In April 1970 Mercury joined guitarist Brian May and drummer Roger Taylor, who had previously been in a band called Smile.
Together with John Deacon, who would be their bassist until 1997, the group became Queen – named by Mercury.
The band was, and continues to be globally hugely successful, with songs and albums which resonate with each generation despite the years since their production.
What is he best remembered for?
Freddie's enthusiastic, passionate and fun live performances were notable, with many still viewed thousands of times on YouTube.
Queen's guitarist Brian May wrote that he could make "the last person at the back of the furthest stand in a stadium feel that he was connected".
The band was the first ever to play in South American stadiums, breaking worldwide records for the concert attendance in the Morumbi stadium in Sao Paulo in 1981.
He claimed he could barely read music but was able to write memorable and intricate harmonies.
His lyrics were complex and often poetic at times, with songs such as Who Wants To Live Forever, Bohemian Rhapsody, Don't Stop Me Now, Radio Ga Ga, Somebody to Love, We Will Rock You, Under Pressure and The Show Must Go On remaining as classics.
Queens cheeky music video for I Want To Break Free, where the band donned wigs and fake breasts as the pushed hoovers around a house, is infamous as Mercury kept his iconic moustache for the role.
His legendary performance at Wembley Stadium for Live Aid in 1985 remains one of the most enduring images of Mercury as a 72,000 strong audience sang and clapped in unison, and has been hailed as one of the greatest moments in rock history.
Freddie could sing at a range of five octaves, and boasted a powerful voice to match.
He constantly pushed the boundaries of music and perception, becoming an idol to many.
What have others said about him?
The Who lead singer Roger Daltrey said: "When we lost Freddie, we not only lost a great personality, a man with a great sense of humour, a true showman, but we lost probably the best.
"The best virtuoso rock 'n' roll singer of all time. He could sing anything in any style.
"He could change his style from line to line and, god, that's an art. And he was brilliant at it."
Lady Gaga, who named herself after a Queen song, said: "I adored Freddie Mercury and Queen had a hit called Radio Gaga.
"That's why I love the name. Freddie was unique – one of the biggest personalities in the whole of pop music.

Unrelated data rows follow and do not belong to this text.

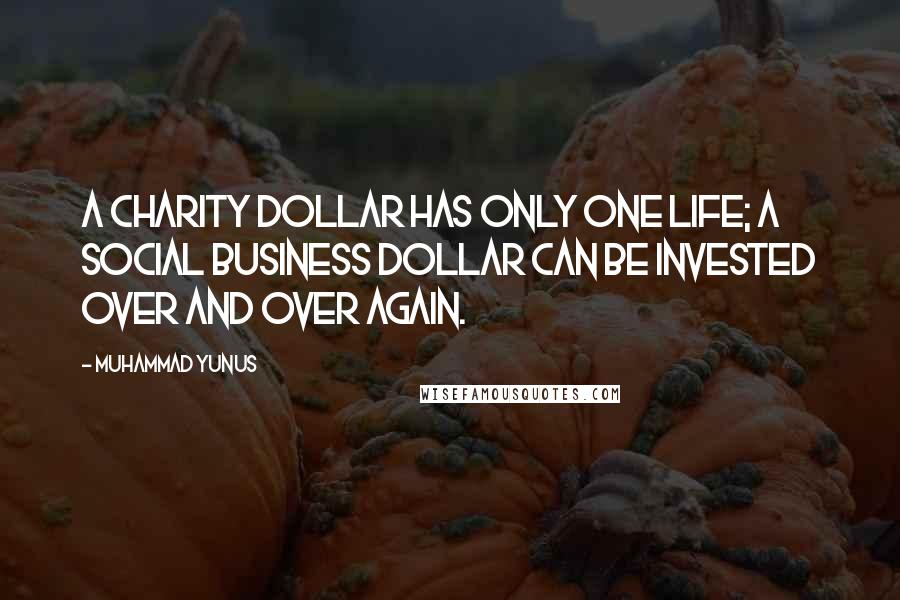 Muhammad Yunus quotes: A charity dollar has only one life; a Social Business dollar can be invested over and over again.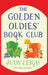 The Golden Oldies' Book Club by Judy Leigh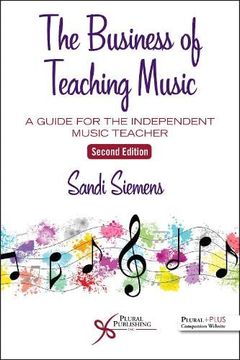 portada The Business of Teaching Music: A Guide for the Independent Music Teacher (en Inglés)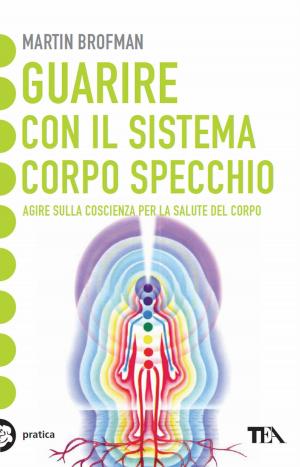 Cover of the book Guarire con il sistema corpo specchio by Renzo Bistolfi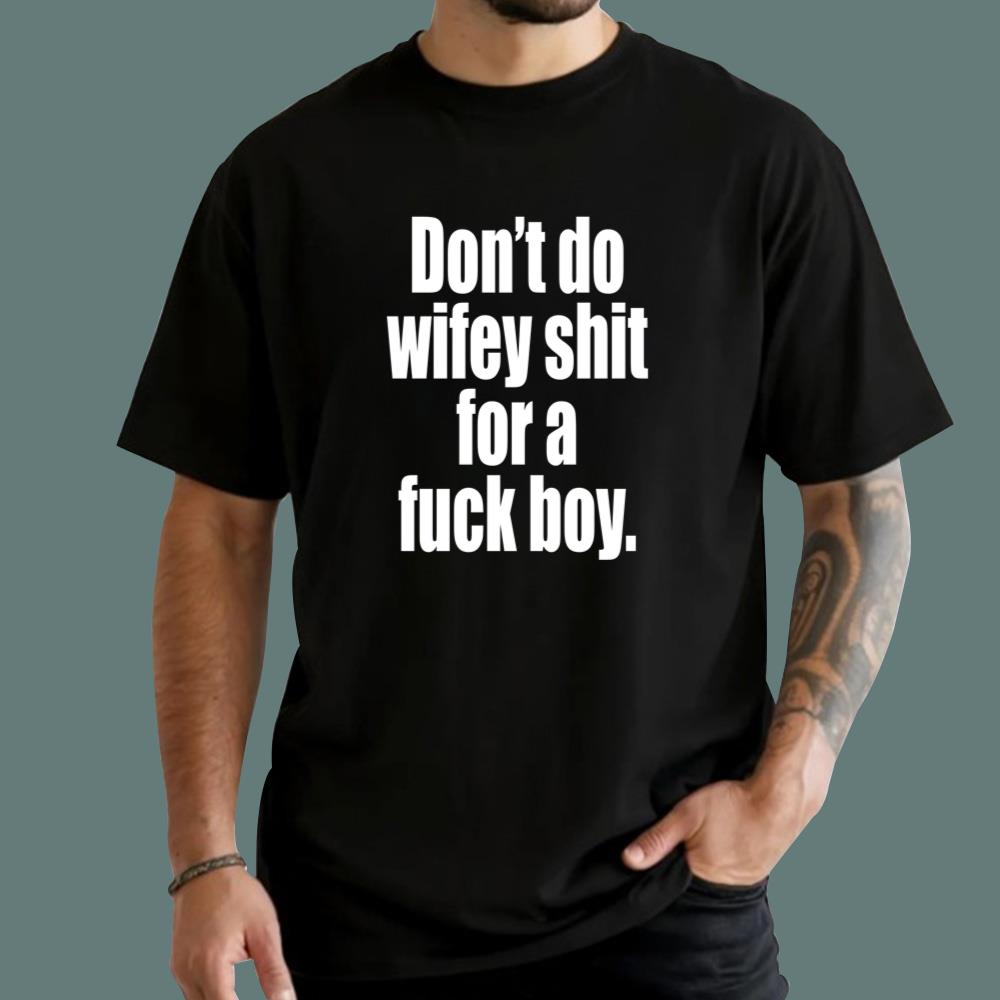 Don't Do Wifey Shit For A Fuck Boy T-Shirt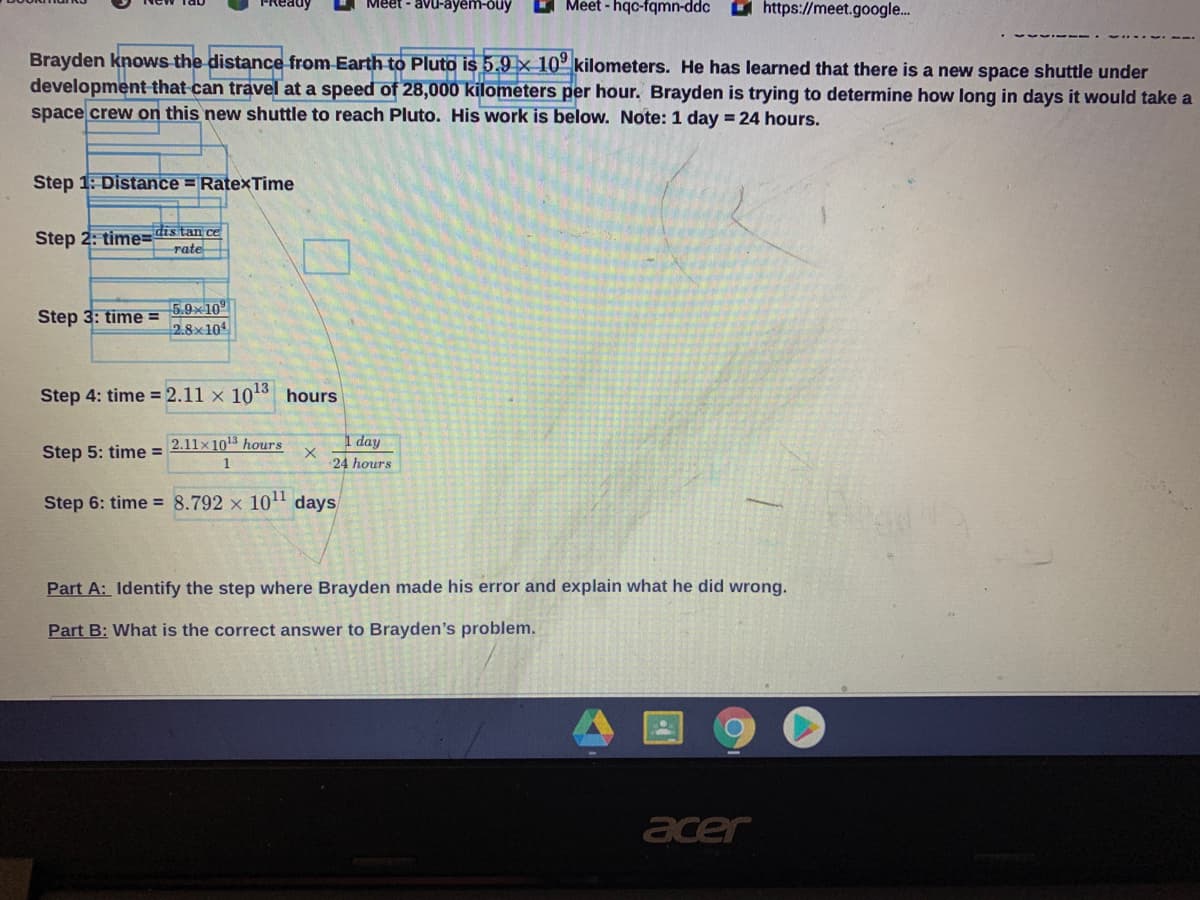 Meet - avu-ayem-ouy
O Meet - hqc-fqmn-ddc
O https://meet.google.
Brayden knows the distance from Earth to Pluto is 5.9 × 10° kilometers. He has learned that there is a new space shuttle under
development that can travel at a speed of 28,000 kilometers per hour. Brayden is trying to determine how long in days it would take a
space crew on this new shuttle to reach Pluto. His work is below. Note: 1 day = 24 hours.
Step 1: Distance = RatexTime
Step 2: time=dis tan ce
rate
5.9x10°
2.8x104
Step 3: time =
Step 4: time = 2.11 x 1013 hours
2.11x 103 hours
I day
24 hours
Step 5: time =
1
Step 6: time = 8.792 x 10" days
Part A: Identify the step where Brayden made his error and explain what he did wrong.
Part B: What is the correct answer to Brayden's problem.
acer
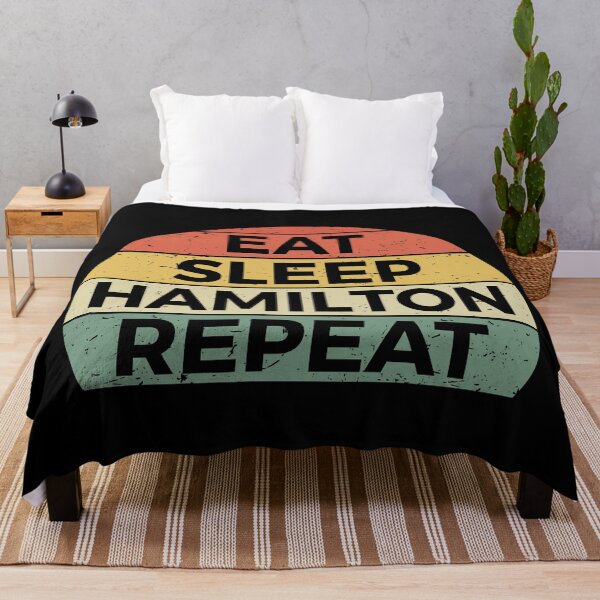 Item preview, Eat Sleep Hamilton Repeat I designed and sold by Lemon Pepper.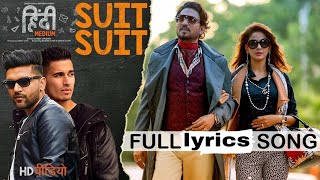 O Tenu suit suit Karda full lyrics song in Hindi by Guru Randhawa and Arjun in pintu ji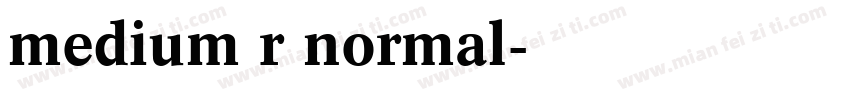medium r normal字体转换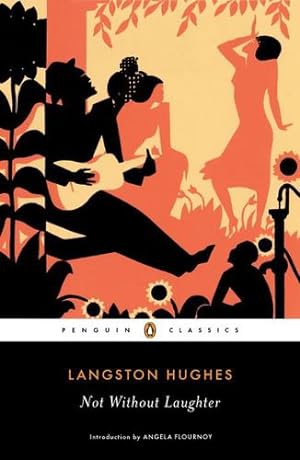 Image du vendeur pour Not Without Laughter (Penguin Classics) by Hughes, Langston [Paperback ] mis en vente par booksXpress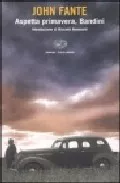 Portada del Libro Aspetta Primavera Bandini de John Fante - 9788806171360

"He was not only a singer but also a fantastic performer, a man of the theatre and someone who constantly transformed himself. In short: a genius."

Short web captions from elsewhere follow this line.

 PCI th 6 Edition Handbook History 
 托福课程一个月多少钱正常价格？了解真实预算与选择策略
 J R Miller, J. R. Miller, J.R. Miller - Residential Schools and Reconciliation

What are the top five most searched for Queen songs?
These are the Days of our Lives
Who Wants to Live Forever
Don't Stop Me Now
A fellow legend, David Bowie, said of him: "Of all the more theatrical rock performers, Freddie took it further than the rest… he took it over the edge.
"And of course, I always admired a man who wears tights. I only saw him in concert once and as they say, he was definitely a man who could hold an audience in the palm of his hand."
His band mate Brian May said: "Freddie made the last person at the back of the furthest stand in a stadium feel that he was connected.
"He gave people proof that a man could achieve his dreams – made them feel that through him they were overcoming their own shyness, and becoming the powerful figure of their ambitions. And he lived life to the full. He devoured life.
"He celebrated every minute. And, like a great comet, he left a luminous trail which will sparkle for many a generation to come."
And Freddie himself said: "I won't be a rock star. I will be a legend.
"I always knew I was a star. And now, the rest of the world seems to agree with me.
"I like to be surrounded by splendid things."